Provide an exact reproduction of every entry.

Items from a dataset
┄┄┄┄┄┄┄┄┄┄┄┄┄┄┄┄┄┄┄┄

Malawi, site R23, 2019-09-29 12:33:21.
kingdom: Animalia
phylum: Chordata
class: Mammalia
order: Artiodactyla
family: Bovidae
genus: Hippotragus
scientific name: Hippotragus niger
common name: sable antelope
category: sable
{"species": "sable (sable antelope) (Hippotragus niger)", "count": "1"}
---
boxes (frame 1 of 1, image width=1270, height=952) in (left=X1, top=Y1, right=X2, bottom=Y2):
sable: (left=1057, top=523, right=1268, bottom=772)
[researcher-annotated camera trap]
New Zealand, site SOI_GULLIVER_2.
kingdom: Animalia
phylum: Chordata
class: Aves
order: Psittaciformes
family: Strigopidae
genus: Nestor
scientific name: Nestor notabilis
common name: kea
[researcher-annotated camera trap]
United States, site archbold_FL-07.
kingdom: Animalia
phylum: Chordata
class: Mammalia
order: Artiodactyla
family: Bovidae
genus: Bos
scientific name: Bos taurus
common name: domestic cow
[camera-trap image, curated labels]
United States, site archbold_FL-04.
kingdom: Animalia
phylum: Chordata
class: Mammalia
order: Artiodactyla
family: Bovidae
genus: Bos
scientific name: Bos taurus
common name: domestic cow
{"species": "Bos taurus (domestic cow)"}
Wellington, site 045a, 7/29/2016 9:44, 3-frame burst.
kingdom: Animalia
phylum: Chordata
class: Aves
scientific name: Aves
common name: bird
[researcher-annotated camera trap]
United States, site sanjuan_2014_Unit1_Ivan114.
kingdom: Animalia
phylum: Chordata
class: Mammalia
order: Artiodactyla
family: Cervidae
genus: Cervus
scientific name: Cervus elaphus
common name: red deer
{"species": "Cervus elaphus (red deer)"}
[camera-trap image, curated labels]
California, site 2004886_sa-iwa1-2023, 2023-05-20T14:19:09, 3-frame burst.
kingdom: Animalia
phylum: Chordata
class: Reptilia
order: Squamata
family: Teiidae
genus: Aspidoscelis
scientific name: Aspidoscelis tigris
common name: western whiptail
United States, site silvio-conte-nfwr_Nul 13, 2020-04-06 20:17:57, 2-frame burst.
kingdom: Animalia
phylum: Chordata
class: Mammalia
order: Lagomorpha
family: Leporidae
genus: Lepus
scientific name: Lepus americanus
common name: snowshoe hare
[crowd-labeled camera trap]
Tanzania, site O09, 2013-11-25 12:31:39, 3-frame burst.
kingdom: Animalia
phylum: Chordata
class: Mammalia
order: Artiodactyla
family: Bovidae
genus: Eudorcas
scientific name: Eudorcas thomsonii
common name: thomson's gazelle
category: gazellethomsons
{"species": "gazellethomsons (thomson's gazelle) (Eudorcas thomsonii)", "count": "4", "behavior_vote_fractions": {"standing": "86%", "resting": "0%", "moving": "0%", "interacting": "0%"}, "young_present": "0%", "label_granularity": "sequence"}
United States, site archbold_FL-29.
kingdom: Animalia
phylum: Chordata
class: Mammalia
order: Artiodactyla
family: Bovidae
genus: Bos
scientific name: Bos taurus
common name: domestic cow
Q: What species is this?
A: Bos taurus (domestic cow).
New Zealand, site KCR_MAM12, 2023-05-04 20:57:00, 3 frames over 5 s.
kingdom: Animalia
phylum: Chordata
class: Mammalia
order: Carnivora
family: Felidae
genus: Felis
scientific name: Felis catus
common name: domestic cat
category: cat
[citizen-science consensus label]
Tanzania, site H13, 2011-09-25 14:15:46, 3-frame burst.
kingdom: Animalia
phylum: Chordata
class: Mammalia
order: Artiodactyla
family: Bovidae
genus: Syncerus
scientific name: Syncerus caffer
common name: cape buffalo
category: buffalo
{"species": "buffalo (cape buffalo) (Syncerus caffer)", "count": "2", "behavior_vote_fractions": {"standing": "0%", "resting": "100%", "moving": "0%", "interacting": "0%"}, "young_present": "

┄┄┄┄┄┄┄┄┄┄┄┄┄┄┄┄┄┄┄┄

◆ ANSWER FOR THIS EXERCISE:
Malawi, site R23, 2019-09-29 12:33:21.
kingdom: Animalia
phylum: Chordata
class: Mammalia
order: Artiodactyla
family: Bovidae
genus: Hippotragus
scientific name: Hippotragus niger
common name: sable antelope
category: sable
{"species": "sable (sable antelope) (Hippotragus niger)", "count": "1"}
---
boxes (frame 1 of 1, image width=1270, height=952) in (left=X1, top=Y1, right=X2, bottom=Y2):
sable: (left=1057, top=523, right=1268, bottom=772)
[researcher-annotated camera trap]
New Zealand, site SOI_GULLIVER_2.
kingdom: Animalia
phylum: Chordata
class: Aves
order: Psittaciformes
family: Strigopidae
genus: Nestor
scientific name: Nestor notabilis
common name: kea
[researcher-annotated camera trap]
United States, site archbold_FL-07.
kingdom: Animalia
phylum: Chordata
class: Mammalia
order: Artiodactyla
family: Bovidae
genus: Bos
scientific name: Bos taurus
common name: domestic cow
[camera-trap image, curated labels]
United States, site archbold_FL-04.
kingdom: Animalia
phylum: Chordata
class: Mammalia
order: Artiodactyla
family: Bovidae
genus: Bos
scientific name: Bos taurus
common name: domestic cow
{"species": "Bos taurus (domestic cow)"}
Wellington, site 045a, 7/29/2016 9:44, 3-frame burst.
kingdom: Animalia
phylum: Chordata
class: Aves
scientific name: Aves
common name: bird
[researcher-annotated camera trap]
United States, site sanjuan_2014_Unit1_Ivan114.
kingdom: Animalia
phylum: Chordata
class: Mammalia
order: Artiodactyla
family: Cervidae
genus: Cervus
scientific name: Cervus elaphus
common name: red deer
{"species": "Cervus elaphus (red deer)"}
[camera-trap image, curated labels]
California, site 2004886_sa-iwa1-2023, 2023-05-20T14:19:09, 3-frame burst.
kingdom: Animalia
phylum: Chordata
class: Reptilia
order: Squamata
family: Teiidae
genus: Aspidoscelis
scientific name: Aspidoscelis tigris
common name: western whiptail
United States, site silvio-conte-nfwr_Nul 13, 2020-04-06 20:17:57, 2-frame burst.
kingdom: Animalia
phylum: Chordata
class: Mammalia
order: Lagomorpha
family: Leporidae
genus: Lepus
scientific name: Lepus americanus
common name: snowshoe hare
[crowd-labeled camera trap]
Tanzania, site O09, 2013-11-25 12:31:39, 3-frame burst.
kingdom: Animalia
phylum: Chordata
class: Mammalia
order: Artiodactyla
family: Bovidae
genus: Eudorcas
scientific name: Eudorcas thomsonii
common name: thomson's gazelle
category: gazellethomsons
{"species": "gazellethomsons (thomson's gazelle) (Eudorcas thomsonii)", "count": "4", "behavior_vote_fractions": {"standing": "86%", "resting": "0%", "moving": "0%", "interacting": "0%"}, "young_present": "0%", "label_granularity": "sequence"}
United States, site archbold_FL-29.
kingdom: Animalia
phylum: Chordata
class: Mammalia
order: Artiodactyla
family: Bovidae
genus: Bos
scientific name: Bos taurus
common name: domestic cow
Q: What species is this?
A: Bos taurus (domestic cow).
New Zealand, site KCR_MAM12, 2023-05-04 20:57:00, 3 frames over 5 s.
kingdom: Animalia
phylum: Chordata
class: Mammalia
order: Carnivora
family: Felidae
genus: Felis
scientific name: Felis catus
common name: domestic cat
category: cat
[citizen-science consensus label]
Tanzania, site H13, 2011-09-25 14:15:46, 3-frame burst.
kingdom: Animalia
phylum: Chordata
class: Mammalia
order: Artiodactyla
family: Bovidae
genus: Syncerus
scientific name: Syncerus caffer
common name: cape buffalo
category: buffalo
{"species": "buffalo (cape buffalo) (Syncerus caffer)", "count": "2", "behavior_vote_fractions": {"standing": "0%", "resting": "100%", "moving": "0%", "interacting": "0%"}, "young_present": "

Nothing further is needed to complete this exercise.